**** Текст документа
Негативные чувства к критику Маргарита Николаевна сохранила и спустя полгода. Это видно по ее ответу Азазелло на скамейке у Кремлевской стены.
«– А вы, как я вижу, – улыбаясь, заговорил рыжий, – ненавидите этого Латунского.
– Я еще кой-кого ненавижу, – сквозь зубы ответила Маргарита, – но об этом неинтересно говорить». (Глава 19-я «Маргарита»)
Таким образом, Маргарита Николаевна была твердо убеждена, что критика именно Латунского погубила мастера как человека и писателя. По словам самого же мастера, над первыми статьями он смеялся, следовательно, в том числе и над статьей Латунского. Если же критик продолжал выпускать новые статьи против романа, то вот они уже могли оказать пагубное воздействие на психику мастера. Но все равно нужно учитывать, что вина критика в психической болезни мастера будет не индивидуальной, а коллективной. Как же оценивает последствия для Латунского УК РСФСР от 1926 года? Согласно статье 142 УК РСФСР от 1926 года, в случае доказанности вины критика, он мог получить наказание в виде лишения свободы на срок до восьми лет1.
Теперь рассмотрим, какое наказание получил Латунский от Маргариты Николаевны как ведьмы, т.е. представительницы нечистой силы. Намазавшись кремом от Азазелло и став невидимой, она первым делом попыталась свести счеты с ненавистным критиком. Латунскому повезло дважды. Маргарита не застала его дома и поэтому разгромила только квартиру2. И после бала у сатаны она попросила Воланда не убивать критика.
«– Нет! – воскликнула Маргарита, – нет, умоляю вас, мессир, не надо этого.
– Как угодно, как угодно, – ответил Воланд, а Азазелло сел на свое место».
В Эпилоге о Латунском автор не вспоминает. Последствия для него указаны в главе 21-й («Полет»). «Да, говорят, что и до сих пор критик Латунский бледнеет, вспоминая этот страшный вечер, и до сих пор с благоговением произносит имя Берлиоза. Совершенно неизвестно, какою темной и гнусной уголовщиной ознаменовался бы этот вечер, – по возвращении из кухни Маргариты в руках у нее оказался тяжелый молоток».
********
Условие задания: Продолжите текст о критике Латунском, начав сразу после его последнего предложения.
**** Исходные материалы
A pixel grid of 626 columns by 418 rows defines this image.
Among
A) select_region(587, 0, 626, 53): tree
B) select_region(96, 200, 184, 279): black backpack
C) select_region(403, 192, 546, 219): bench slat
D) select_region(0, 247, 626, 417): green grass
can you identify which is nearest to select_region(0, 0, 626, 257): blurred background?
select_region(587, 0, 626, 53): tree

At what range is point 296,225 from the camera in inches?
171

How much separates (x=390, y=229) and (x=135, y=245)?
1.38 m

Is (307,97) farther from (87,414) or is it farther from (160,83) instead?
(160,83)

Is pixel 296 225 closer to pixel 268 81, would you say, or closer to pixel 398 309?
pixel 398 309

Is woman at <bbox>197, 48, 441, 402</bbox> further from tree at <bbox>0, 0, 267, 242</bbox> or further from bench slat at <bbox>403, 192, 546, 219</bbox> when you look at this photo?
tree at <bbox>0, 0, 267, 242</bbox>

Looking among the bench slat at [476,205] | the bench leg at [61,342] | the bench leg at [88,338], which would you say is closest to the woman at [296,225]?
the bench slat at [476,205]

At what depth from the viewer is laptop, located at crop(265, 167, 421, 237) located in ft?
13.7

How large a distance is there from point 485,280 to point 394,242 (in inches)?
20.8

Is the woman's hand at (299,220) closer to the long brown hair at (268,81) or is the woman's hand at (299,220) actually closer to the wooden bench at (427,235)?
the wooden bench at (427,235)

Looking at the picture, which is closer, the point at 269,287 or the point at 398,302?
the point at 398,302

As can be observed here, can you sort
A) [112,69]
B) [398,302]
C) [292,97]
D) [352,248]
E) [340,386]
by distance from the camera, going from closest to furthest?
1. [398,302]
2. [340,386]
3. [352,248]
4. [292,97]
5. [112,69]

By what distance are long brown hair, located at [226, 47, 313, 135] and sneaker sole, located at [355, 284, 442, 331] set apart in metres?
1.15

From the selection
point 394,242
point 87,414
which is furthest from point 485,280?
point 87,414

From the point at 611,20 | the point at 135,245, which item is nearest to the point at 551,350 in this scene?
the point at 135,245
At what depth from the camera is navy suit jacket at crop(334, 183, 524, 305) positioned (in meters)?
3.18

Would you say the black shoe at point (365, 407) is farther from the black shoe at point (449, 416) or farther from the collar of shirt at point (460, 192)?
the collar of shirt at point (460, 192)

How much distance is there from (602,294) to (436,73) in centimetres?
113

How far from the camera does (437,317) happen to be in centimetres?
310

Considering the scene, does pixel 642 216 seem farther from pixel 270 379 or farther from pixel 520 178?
********
Ответ на задание:
Таким образом, из четырех членов редакционной коллегии толстого художественного журнала, которые яростно критиковали роман мастера о Понтии Пилате, пострадали только двое: Михаил Берлиоз3 и О. Латунский. Критик Ариман и литератор Лаврович ничуть не пострадали: ни потерей жизни, как редактор, ни утратой имущества, как Латунский. Получается, что Ариман и Лаврович вообще не понесли никакого наказания, а не то чтобы справедливого.
Во-вторых, за неприятную, но открытую критику романа мастера Маргарита Николаевна мечтала, чтобы Латунский заплатил жизнью, но критик поплатился только утратой имущества и испугом. Сравнение последствий для персонажей показывает, что из-за критики мастер сошел с ума и попал в психиатрическую клинику, а вот Латунский только лишился имущества и спустя годы бледнеет, вспоминая тот страшный вечер. Как мы уже указали, согласно статье 142 УК РСФСР от 1926 года, в случае доказанности вины критика, он мог получить наказание в виде лишения свободы на срок до восьми лет4. Вот это с точки зрения государства было бы справедливым наказанием, а не убийство Латунского или уничтожение его имущества. Первое, с точки зрения права, было бы чрезмерным, а второе – недостаточным.
Конечно, некоторые полагают, что лучше хоть что-то чем ничего. Однако, «хоть что-то» никак не соответствует понятию справедливого наказания. Оно должно быть соразмерно той вине и вреду, которое причинил виновный. А «хоть что-то» как раз и указывает явно, что наказание несправедливо, и заявлять иное было бы ошибкой.
Так что, во-первых, нельзя полагать наказание Берлиоза (от Воланда) и Латунского (от Маргариты) справедливым, и, во-вторых, следует учитывать, что Ариман и Лаврович ни с точки зрения права, ни с точки зрения морали – никак не были наказаны.